Por Libardo Botero
Colombia tuvo en marzo el dudoso honor de ser anfitriona de un certamen continental: el Foro Empresarial y Segunda Cumbre de los Ministros de Comercio Exterior de 34 países americanos, realizado en Cartagena. Su propósito, dar pasos firmes encaminados a crear el Área de Libre Comercio de las Américas, ALCA, para el año 2005.
Desde 1989, la Iniciativa para las Américas, de Bush, contemplaba la plena liberalización tanto del comercio como del movimiento de capitales desde Alaska a la Patagonia. La administración demócrata de Clinton, en demostración fehaciente de su total identidad con los republicanos en asunto tan crucial para la supervivencia del imperio, no sólo se ha volcado a ratificar la estrategia, sino que decidió convertirla en programa común para la mayoría de los gobiernos americanos, a los que a finales de 1994 invitó a la Cumbre de Presidentes de Miami. Fue allí donde se acordó establecer el ALCA en un plazo de diez años.
El ALCA no es otra cosa que un nombre nuevo para el viejo sueño estadinense de crear un solo bloque económico en las tres Américas bajo su égida exclusiva, proyecto que le es indispensable a Estados Unidos en la actual disputa con las demás potencias imperialistas por un nuevo reparto de las zonas de influencia. El ALCA vuelve a poner en la mira, con un grado mayor de sometimiento, lo que ellos han considerados tradicional patio trasero. De allí que sea Norteamérica no sólo el creador sino también el principal motor del proceso iniciado en Miami.
La nutrida delegación gringa trajo a la cita de Cartagena unos propósitos bien definidos. Se destacaba el de crear cuatro nuevos grupos de trabajo -además de los ya acordados en Denver hace un año, durante la primera cumbre ministerial-, sobre aspectos de su exclusivo interés como las compras del sector público, los servicios, los derechos de propiedad intelectual y las políticas de competencia. De acuerdo con algunos analistas, en dichos temas tienen puestos sus ojos el gobierno y las trasnacionales estadinenses, por las voluminosas ganancias que se juegan. Los cuatro hacen parte de tópicos que no pudieron ser incluidos en la OMC, por la cerrada oposición de muchos países a las pretensiones de Estados Unidos. De ahí que sus voceros aspiraban a incorporarlos en el ALCA. Uno de los «logros» de la Cumbre fue justamente el de satisfacer esta exigencia gringa.

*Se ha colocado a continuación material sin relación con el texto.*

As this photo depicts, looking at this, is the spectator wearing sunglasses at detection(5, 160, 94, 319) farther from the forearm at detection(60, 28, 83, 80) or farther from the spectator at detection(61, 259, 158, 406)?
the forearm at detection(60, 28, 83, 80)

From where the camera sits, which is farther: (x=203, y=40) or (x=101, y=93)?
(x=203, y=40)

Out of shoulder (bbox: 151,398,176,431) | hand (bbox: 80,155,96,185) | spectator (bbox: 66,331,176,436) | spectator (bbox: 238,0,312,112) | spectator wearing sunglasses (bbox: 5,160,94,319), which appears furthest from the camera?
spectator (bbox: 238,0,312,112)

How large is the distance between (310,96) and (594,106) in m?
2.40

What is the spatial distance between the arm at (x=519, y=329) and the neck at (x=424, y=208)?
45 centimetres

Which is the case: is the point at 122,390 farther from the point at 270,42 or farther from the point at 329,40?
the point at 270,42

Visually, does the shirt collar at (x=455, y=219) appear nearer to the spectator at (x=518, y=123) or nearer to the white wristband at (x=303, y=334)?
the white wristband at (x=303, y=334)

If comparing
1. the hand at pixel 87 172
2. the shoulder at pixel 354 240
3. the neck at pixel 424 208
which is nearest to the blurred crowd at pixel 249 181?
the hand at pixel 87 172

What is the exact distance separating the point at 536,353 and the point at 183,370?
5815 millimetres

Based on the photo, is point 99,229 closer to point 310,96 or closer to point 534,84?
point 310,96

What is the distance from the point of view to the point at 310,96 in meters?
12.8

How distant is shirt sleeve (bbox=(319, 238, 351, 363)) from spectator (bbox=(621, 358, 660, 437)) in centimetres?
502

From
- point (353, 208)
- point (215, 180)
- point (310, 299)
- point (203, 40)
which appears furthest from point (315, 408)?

Pese a la hegemonía yanqui en el foro, no dejaron de traslucirse controversias que de alguna manera reflejan las profundas contradicciones que enfrenta la metrópoli con las naciones y pueblos que sojuzga. La insistencia norteamericana en imponer estándares laborales y ambientales, con el soterrado propósito de poder luego cerrar sus puertas a incontables productos de América Latina, tropezó en la Cumbre con fuerte resistencia. Este mismo punto había sido uno de los más conflictivos en las conversaciones del Nafta con México.
Los voceros gringos, además, se negaron de plano a examinar insistentes propuestas latinoamericanas que les pedían reducir los crecidos subsidios agrícolas vigentes en Estados Unidos. Aquí ya no se oyeron los cantos de sirena sobre los beneficios de una zona económica sin fronteras.
No dejó de tener la reunión uno que otro episodio bufo, lleno de grotesca ironía. Hacía apenas dos semanas se había producido la descarada descertificación del gobierno de Clinton a Colombia. El presidente Samper, al instalar la Cumbre, rehusó condenar tan grosero intervencionismo. Se limitó a calificarlo, en un típico arranque de humor flojo, como una de esas desavenencias conyugales que deben ser resueltas en la alcoba, y que no concernía al resto de países. Casi en el acto, Ronald Brown, secretario de Comercio norteamericano, expresó que el ALCA tenía que ser acompañado de acciones firmes contra el narcotráfico y la corrupción, línea de conducta que debía ser común a todos los gobiernos participantes. Y dejó en claro que Estados Unidos seguiría arrogándose el derecho a descertificar a quien quisiera. La sumisión, en vez de apaciguar al tirano, termina alebrestándolo.
No podía finalizar tan ominoso evento sin que el pueblo cartagenero manifestara su repudio profundo al intervencionismo yanqui. El mismo día de la clausura, frente al Centro de Convenciones, centenares de manifestantes, presididos por el senador del MOIR, Jorge Santos Núñez, quemaron la bandera norteamericana y ratificaron su indeclinable voluntad de enfrentar la agresión y defender la soberanía.